Slip op. at 5-6 (citations omitted).
None of that is particularly important, but I wanted you to know that I didn’t make up the part about the strip club.
So on to the Speech or Debate issue.
As part of his defense, Verrusio had sought to subpoena Vivian Moeglein, a former legislative director for Congressman John Boozeman, to testify that Verrusio did not try to get her to insert language into the highway bill or otherwise to assist United Rentals. This evidence, Verrusio contended, would tend to show that he did not help implement the “airmail strategy” and therefore that the gifts he received from United Rentals were not on account of an official act, as required by the gratuities statute.
The district court, however, quashed the subpoena on grounds that compelling her testimony would violate the Speech or Debate Clause. On appeal, Verrusio argued (1) the Speech or Debate Clause is not absolute and that the district court “should have balanced his Fifth and Sixth Amendment rights against the Speech or Debate Clause privilege and found that his rights prevailed” and (2) alternatively, the indictment should have been dismissed on the grounds that Moeglein’s unavailability deprived him of a fair trial.

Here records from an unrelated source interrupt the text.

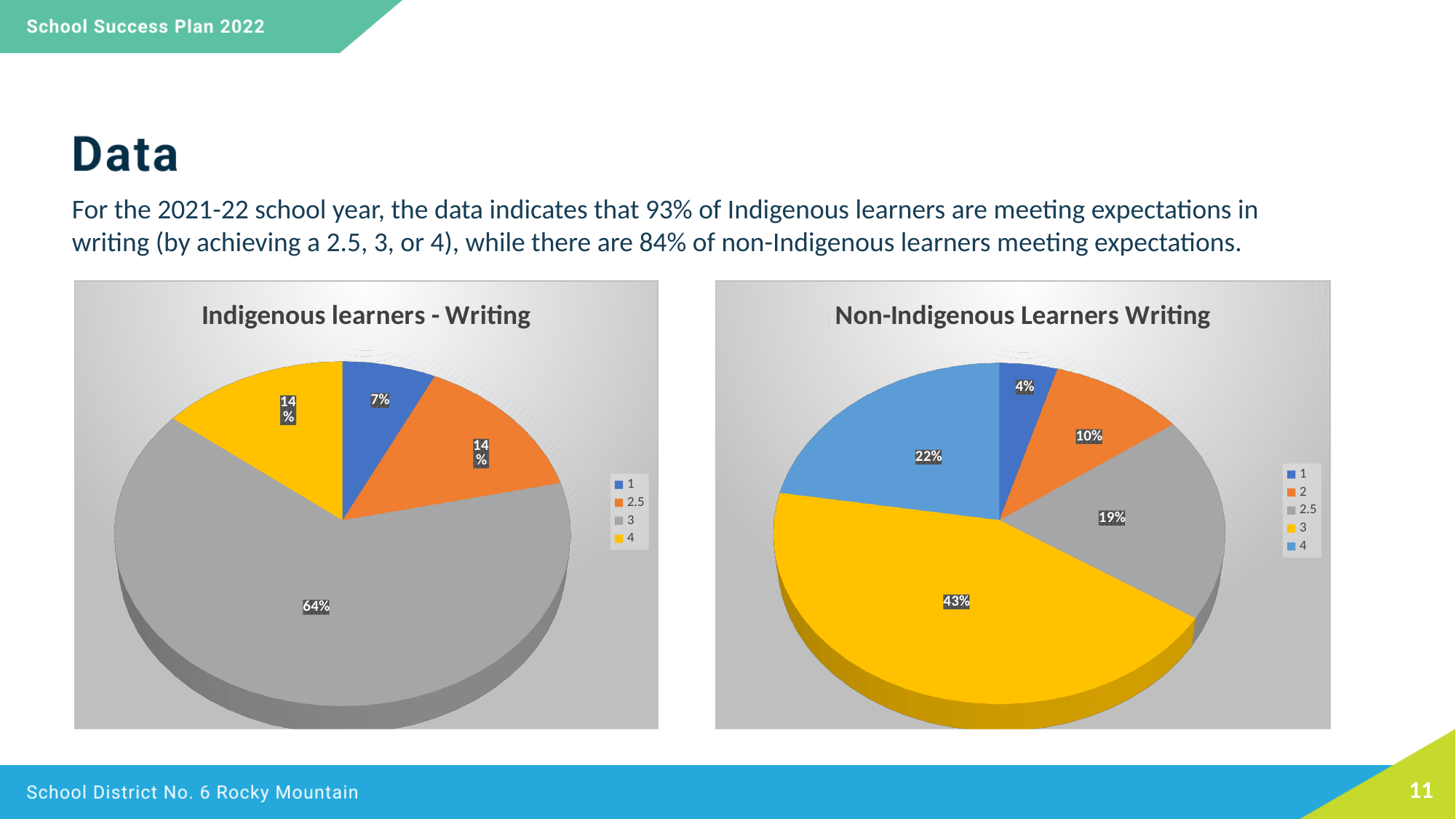
In the 'Non-Indigenous Learners Writing' chart, what share of learners achieved a 2? 10% In the 'Non-Indigenous Learners Writing' chart, what share of learners achieved a 4? 22% In the 'Indigenous learners - Writing' chart, which category has the smallest slice? 1 In the 'Indigenous learners - Writing' chart, what share of learners achieved a 3? 64% In the 'Non-Indigenous Learners Writing' chart, what is the difference between the share for 3 and the share for 2.5? 24% In the 'Indigenous learners - Writing' chart, how many categories does the legend list? 4 What type of chart is the 'Indigenous learners - Writing' chart? Pie chart In the 'Non-Indigenous Learners Writing' chart, how many categories does the legend list? 5 In the 'Non-Indigenous Learners Writing' chart, which category has the smallest slice? 1 In the 'Indigenous learners - Writing' chart, which category has the largest slice? 3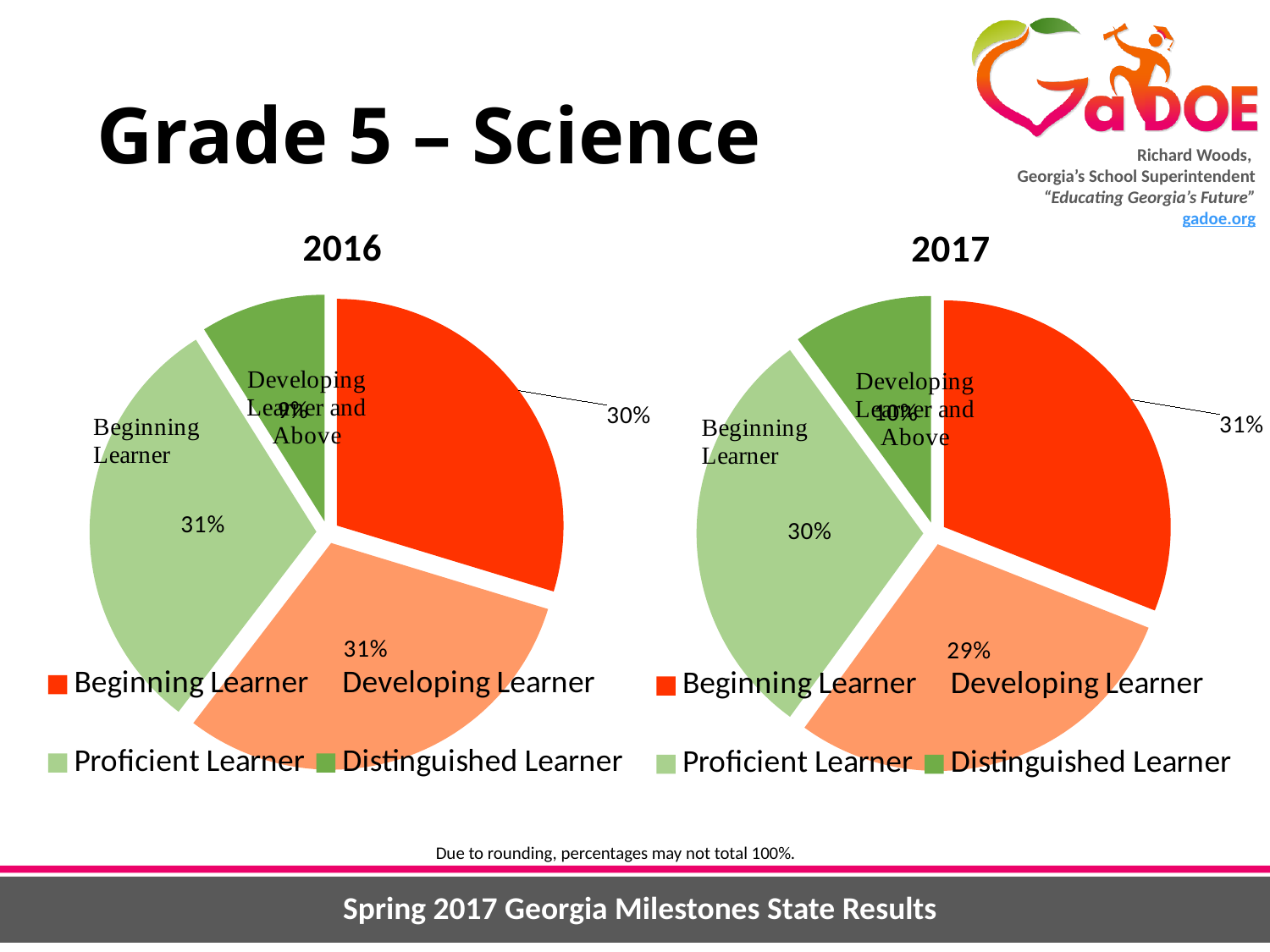
In the 2017 pie chart, what is the difference in percentage points between Beginning Learner and Developing Learner? 2 What kind of chart is used for the 2016 and 2017 results on this slide? Pie chart In the 2017 pie chart, which slice is the smallest? Distinguished Learner In the 2016 pie chart, what percentage is shown for Developing Learner? 31% In the 2017 pie chart, what share of the pie is Proficient Learner? 30% How many entries does the legend under the 2017 pie chart list? 4 In the 2017 pie chart, what percentage is shown for Developing Learner? 29% In the 2017 pie chart, what percentage is shown for Beginning Learner? 31% How many slices does the 2016 pie chart have? 4 In the 2016 pie chart, what percentage is shown for Proficient Learner? 31% In the 2016 pie chart, what percentage is shown for Beginning Learner? 30% In the 2017 pie chart, which is larger, Beginning Learner or Developing Learner? Beginning Learner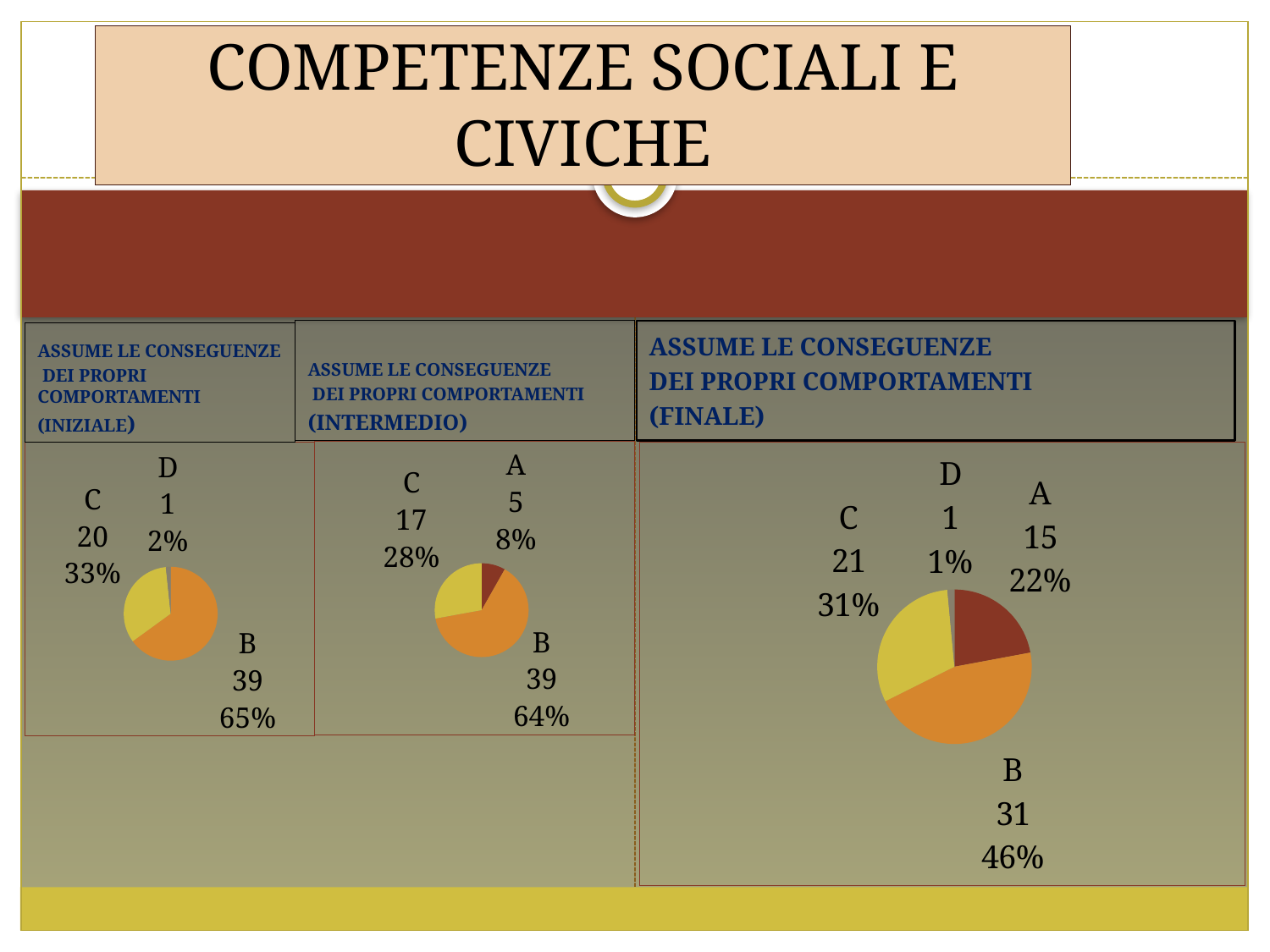
In the FINALE pie chart, which is larger, the value for C or the value for A? C In the INTERMEDIO pie chart, what is the difference between the values for B and C? 22 In the INIZIALE pie chart, which category has the smallest value? D In the INTERMEDIO pie chart, what percentage share does category B have? 64% How many categories are shown in the INTERMEDIO pie chart? 3 What type of chart is used in the FINALE panel? Pie chart In the INTERMEDIO pie chart, what is the value for category A? 5 In the FINALE pie chart, which category has the largest value? B In the FINALE pie chart, what is the value for category A? 15 In the INIZIALE pie chart, what is the value for category B? 39 In the INIZIALE pie chart, what percentage share does category C have? 33% How many categories are shown in the FINALE pie chart? 4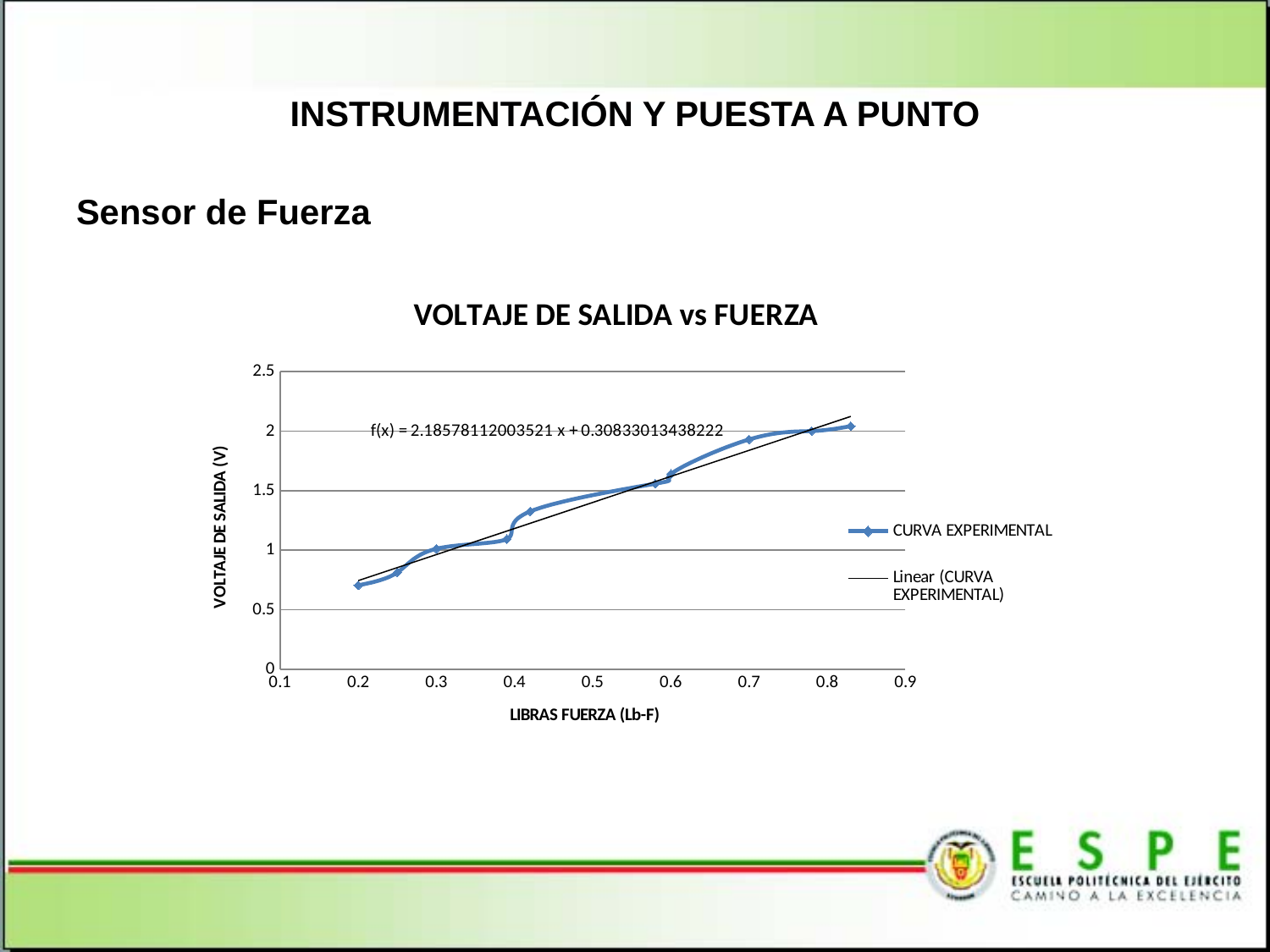
Is the CURVA EXPERIMENTAL value at 0.7 Lb-F greater or less than 1.5 V? greater Is the CURVA EXPERIMENTAL value at 0.2 Lb-F greater or less than 0.5 V? greater At which x value does the CURVA EXPERIMENTAL series reach its lowest voltage? 0.2 Do the values of CURVA EXPERIMENTAL rise or fall as force increases along the x axis? rise What is the label of the x axis? LIBRAS FUERZA (Lb-F) How many series does the chart legend list? 2 What kind of chart is shown on the slide? line chart Is the CURVA EXPERIMENTAL value at 0.2 Lb-F greater or less than 1 V? less What is the title of the chart? VOLTAJE DE SALIDA vs FUERZA Which has the higher output voltage on the CURVA EXPERIMENTAL series: 0.2 Lb-F or 0.7 Lb-F? 0.7 Lb-F What is the slope shown in the trendline equation f(x) on the chart? 2.18578112003521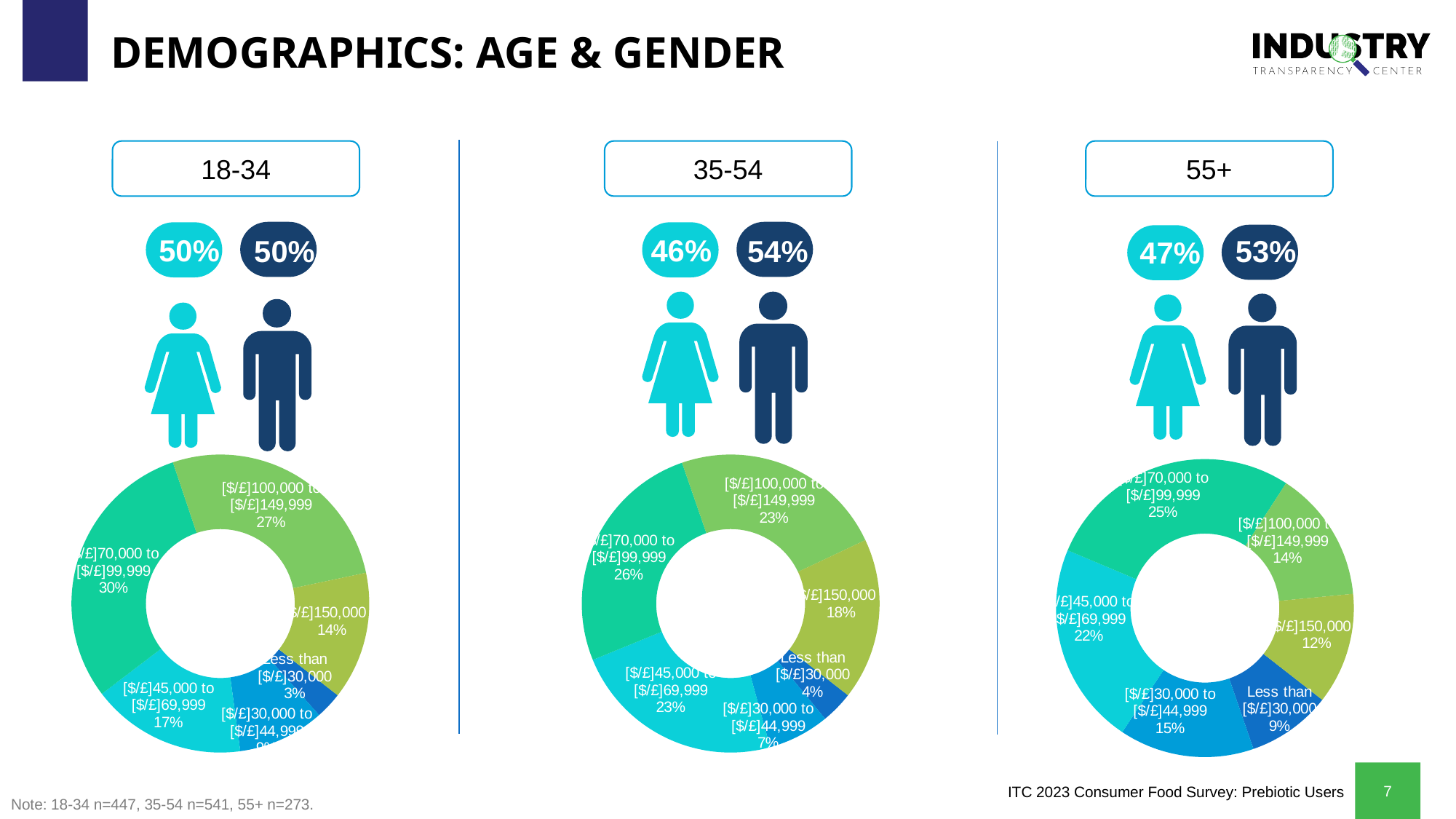
In the 35-54 age group, what percentage of respondents are male? 54% In the 18-34 donut chart, what is the difference between the share for [$/£]100,000 to [$/£]149,999 and the share for less than [$/£]30,000? 24% In the 55+ donut chart, which income bracket has the largest share? [$/£]70,000 to [$/£]99,999 In the 35-54 donut chart, which is larger: the share for [$/£]70,000 to [$/£]99,999 or the share for [$/£]100,000 to [$/£]149,999? [$/£]70,000 to [$/£]99,999 In the 55+ donut chart, what share of respondents earn [$/£]30,000 to [$/£]44,999? 15% In the 18-34 donut chart, what share of respondents earn [$/£]70,000 to [$/£]99,999? 30% How many income brackets are shown in the 35-54 donut chart? 6 In the 35-54 donut chart, which income bracket has the smallest share? Less than [$/£]30,000 What type of chart is used to show income distribution for each age group? Donut (pie) chart In the 35-54 donut chart, what share of respondents earn [$/£]45,000 to [$/£]69,999? 23% In the 18-34 donut chart, which income bracket has the largest share? [$/£]70,000 to [$/£]99,999 In the 55+ donut chart, what share of respondents earn less than [$/£]30,000? 9%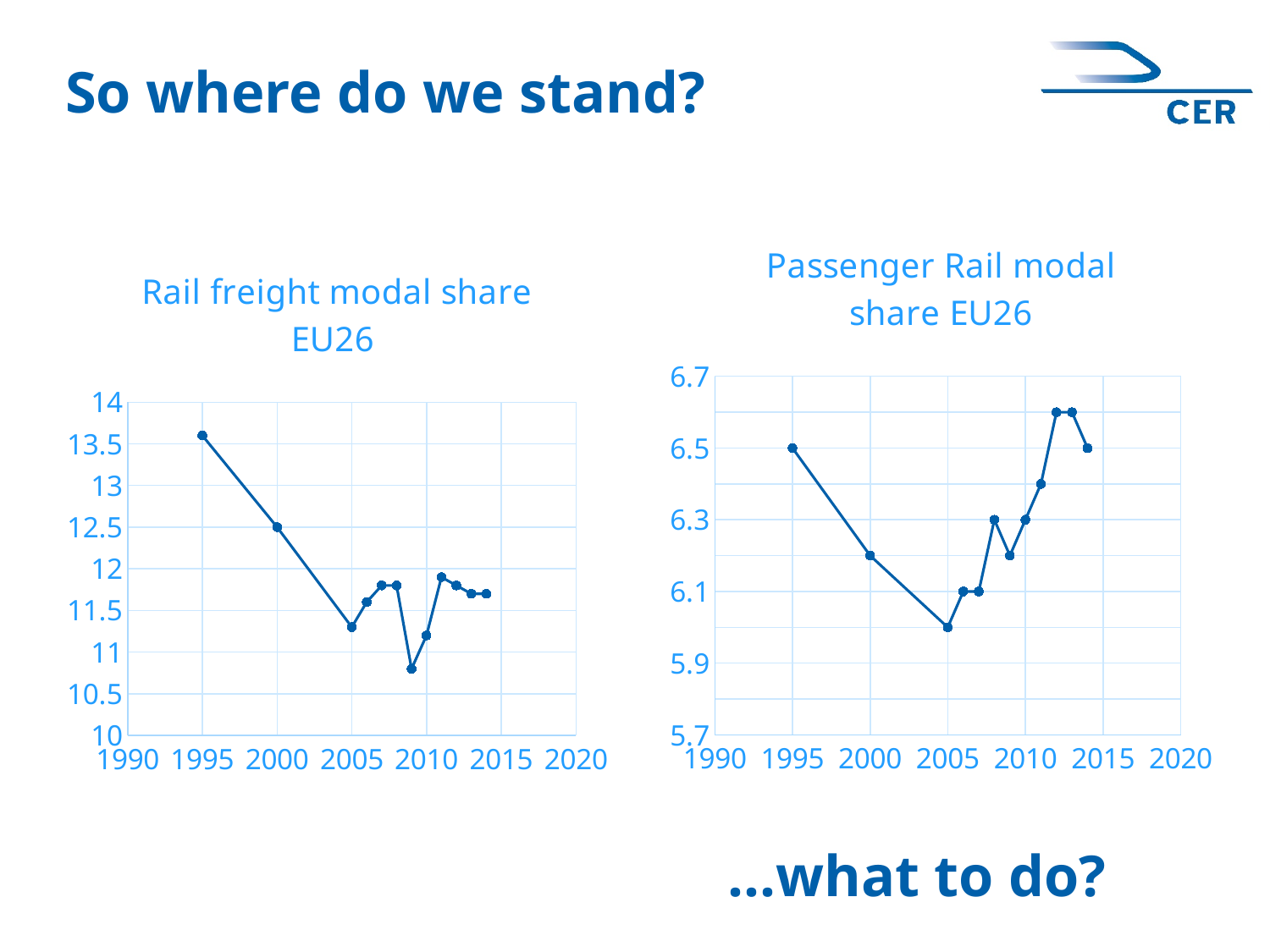
In the 'Passenger Rail modal share EU26' chart, which year has the lowest value? 2005 In the 'Rail freight modal share EU26' chart, which year has the lowest value? 2009 In the 'Rail freight modal share EU26' chart, which year has the highest value? 1995 In the 'Passenger Rail modal share EU26' chart, which is larger, the value for 2000 or the value for 2011? 2011 What kind of chart is the 'Rail freight modal share EU26' chart? line chart In the 'Passenger Rail modal share EU26' chart, what is the value for 1995? 6.5 How many data points are plotted in the 'Rail freight modal share EU26' chart? 12 In the 'Rail freight modal share EU26' chart, does the value rise or fall from 1995 to 2005? fall In the 'Rail freight modal share EU26' chart, is the value for 2009 greater or less than 11? less In the 'Rail freight modal share EU26' chart, what is the value for 2000? 12.5 In the 'Passenger Rail modal share EU26' chart, is the value for 2012 greater or less than 6.5? greater In the 'Passenger Rail modal share EU26' chart, does the value rise or fall from 2005 to 2012? rise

The D.C. Circuit did not decide the first issue because it found that Verrusio had waived the argument at trial. However, the court found the trial court in any event did not commit plain error because there is no precedent supporting Verrusio’s position. Slip op. at 37 (“Verrusio points to no case in which any court has found that a defendant’s Fifth and Sixth Amendment rights trump the Speech or Debate Clause privilege, and he acknowledges that this is ‘an issue that has apparently never been directly confronted by any court.’”).
With regard to the second issue, the D.C. Circuit seemed to implicitly accept Verrusio’s position that the indictment would have to be dismissed on grounds of violation of his right to compulsory process and due process if the effect of the Speech or Debate privilege was to deprive him of evidence material to his defense. But the court found that Moeglein’s testimony did not rise to that level.
To prevail, Verrusio would have to show that Moeglein’s testimony was both material and favorable to the defense, and that its absence actually prejudiced his ability to mount a defense. But the D.C. Circuit found that the evidence would only show that Verrusio did not try to pressure or influence one particular staffer and would at most be “extraordinarily weak” evidence that he did not try to influence anyone on behalf of United Rentals. In any event, the prosecution was not required to show that Verrusio actually did anything for United Rentals, merely that the gifts were given in contemplation of an official act, whether or not that act was ever performed.
Accordingly, the D.C. Circuit rejected Verrusio’s Speech or Debate arguments (along with a number of others) and affirmed his convictions.
Admittedly, the opinion in U.S. v. Verrusio doesn’t add much to the following, which I wrote in connection with the Roger Clemens trial a few years ago:
Because the protections of Speech or Debate are absolute,. . . the privilege cannot be overcome by a showing that the evidence is needed to assure a fair trial. It does not follow, however, that a criminal defendant’s right to a fair trial must give way to the privilege. Instead, if a congressional committee refuses to produce evidence that a court believes may be needed to assure the defendant a fair trial, the court may ask the committee for an opportunity to review the material in camera. If the court cannot assure itself that the defense has access to all material evidence, it may dismiss the relevant counts.
But, still, a strip club called Privilege.